Stimulating signals were synthesized and produced digitally with 0.01 µs time resolution by a RIGOL DG4062 digital signal generator. These signals took the same form as those used in the psychoacoustic experiments detailed in Refs. [6,7]: $s(t)=\frac{A}{2}[{1+\cos (2\pi gt)}]\cos [2\pi({kf_{0}+\delta f})t]$, being composed of pure tone components with frequencies {$kf_{0} +\delta f-g$, $kf_{0} +\delta f$, $kf_{0} +\delta f+g$}. The amplitude ratio of the three components was $0.45\!:\!1\!:\!0.45$. Signals were introduced to the CD/tape input of an AC33 audiometer (Denmark) and amplified, before being played through an insert earphone (EARTONE-3A) into the guinea pig's ear canal, in order to produce a sound stimulus at an 80 dB sound level. The laser interferometry measurement system used here was developed by our team. In this system, new technology was adopted to achieve a sub-nanometer resolution measurement of vibration displacement without nonlinear distortion.[16] In addition, this system was designed to measure the vibration of an object with weak reflection, so that the vibration of the basilar membrane was measured without reflecting micro beads being projected into the cochlea. In this measurement system, the displacement wave forms of basilar membrane vibration, rather than vibration velocity, were recorded in real time, using a computer. Further details regarding this system are available in our published articles[16] and PhD dissertation.[17]
cpl-38-2-024301-fig3.png
Fig. 3. Measurement position and location in cochlea. Left: cochlea with measurement hole; middle: schematic figure of cochlea with measuring hole; right: location of measurement light in cochlea.

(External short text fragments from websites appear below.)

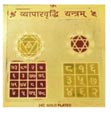 Yantra Products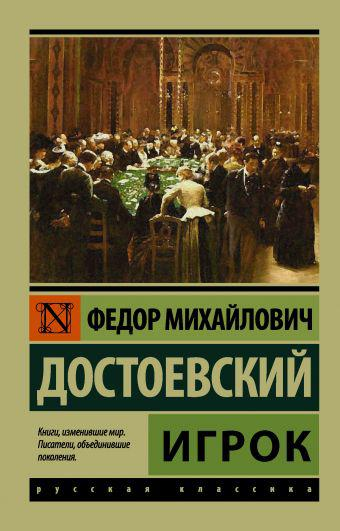 Достоевский Ф.М. Игрок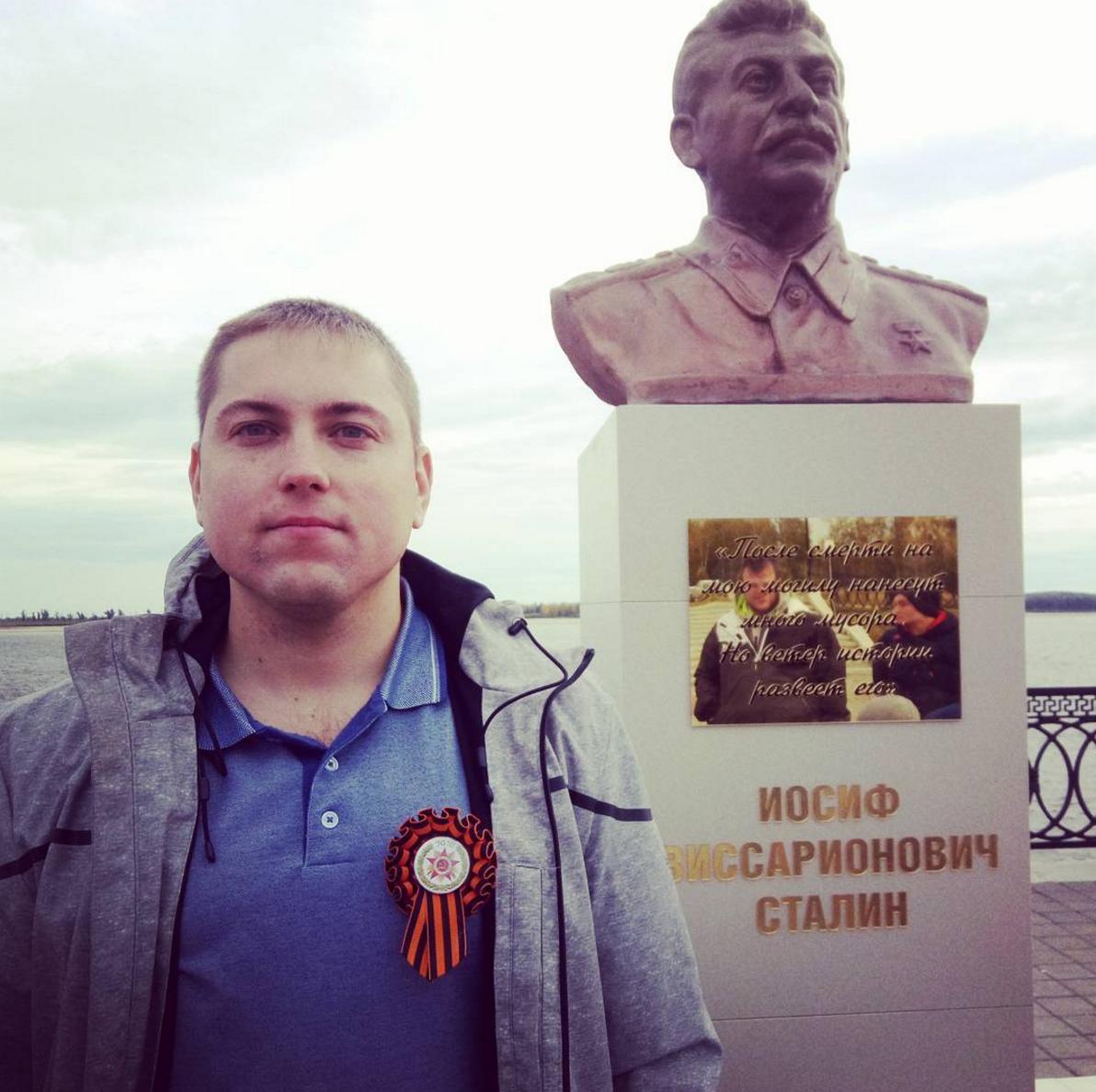 Денис Ханьжин. Фото: личная страница в Instagram
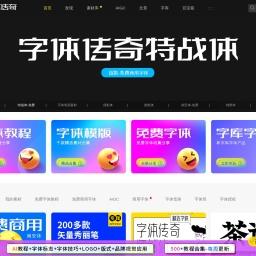 字体传奇网-中国字体品牌设计师交流网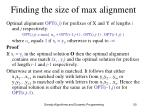 finding the size of max alignment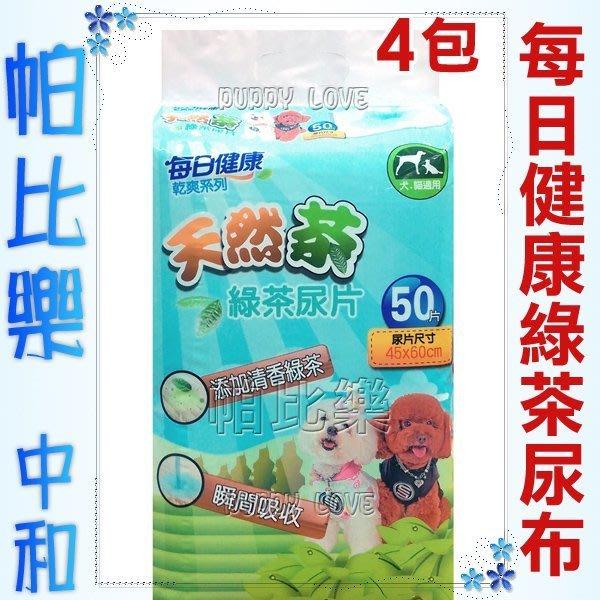 ◇帕比樂◇【促銷】每日健康綠茶尿布【4包】大片/小片可混搭,尿布墊,舖在地上或尿盆內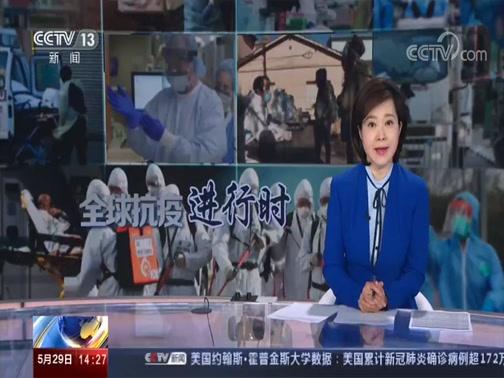 《新闻直播间》 20200529 14:00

The guinea pigs used here weighed approximately 400 g to 500 g, and were provided by the Experimental Animal Center at the Hubei Provincial Center for Disease Control and Prevention. All Hubei provincial and Chinese national guidelines regarding the care and use of animals were followed. The animals were selected randomly as regards gender and color. Each was examined under the microscope in order to confirm the absence of any abnormality in the ear channel and eardrum. Having been anesthetized via an abdominal injection of pentobarbital sodium (concentration 3%, dose 30 mg/kg), the maxilla, including facial muscle, was removed from each guinea pig to expose its hearing bulla. Under the microscope, the bulla was opened, and a hole measuring about 200 µm was drilled at the top first turn of the cochlea (see the left and middle panels in Fig. 3). Next, the whole guinea pig was placed onto a plate, where the head of the guinea pig was fixed. The plate with cochlea in situ was placed onto measuring microscope platform (Fig. 2). By adjusting the height and horizontal position of the platform, the focused measuring laser light through the transparent vestibular membrane was located at the basilar membrane (see the right-hand panel of Fig. 3). The guinea pigs died during the course of the measurement process, due to blood loss and respiratory failure. In order to obtain an active cochlea for the purposes of our research, the available measurement time was therefore limited to less than two hours. In addition, the activity of the cochlea under examination was checked based on whether its basilar membrane vibration contained combination-tone components.[18]
cpl-38-2-024301-fig4.png
Fig. 4. Stimulating signal and responding vibration of cochlear basilar membrane. (a) Stimulus wave form in the form of $s(t)=\frac{A}{2}[{1+\cos (2\pi f_{0} t)}]\cos [2\pi ({kf_{0} +\delta f})t]$, $f_{0} =200$ Hz, $k=6$, $\delta f=50$ Hz. (b) Spectrum of stimulus with component amplitude ratio of $0.45\!:\!1\!:\!0.45$, $f_{1} =5f_{0} +\delta f=1050$ Hz, $f_{2} =6f_{0} +\delta f=1250$ Hz, $f_{3} =7f_{0} +\delta f=1450$ Hz. (c) Vibration wave form of basilar membrane. (d) Spectrum of basilar membrane vibration, responding to the signal stimulus given in Fig. 2(a), which includes combination tones (200 Hz, 400 Hz, 600 Hz, etc.) in addition to stimulus frequency components ($f_{1} =1050$ Hz, $f_{2} =1250$ Hz, $f_{3} =1450$ Hz). The characteristic frequency of the measurement position was 300 Hz.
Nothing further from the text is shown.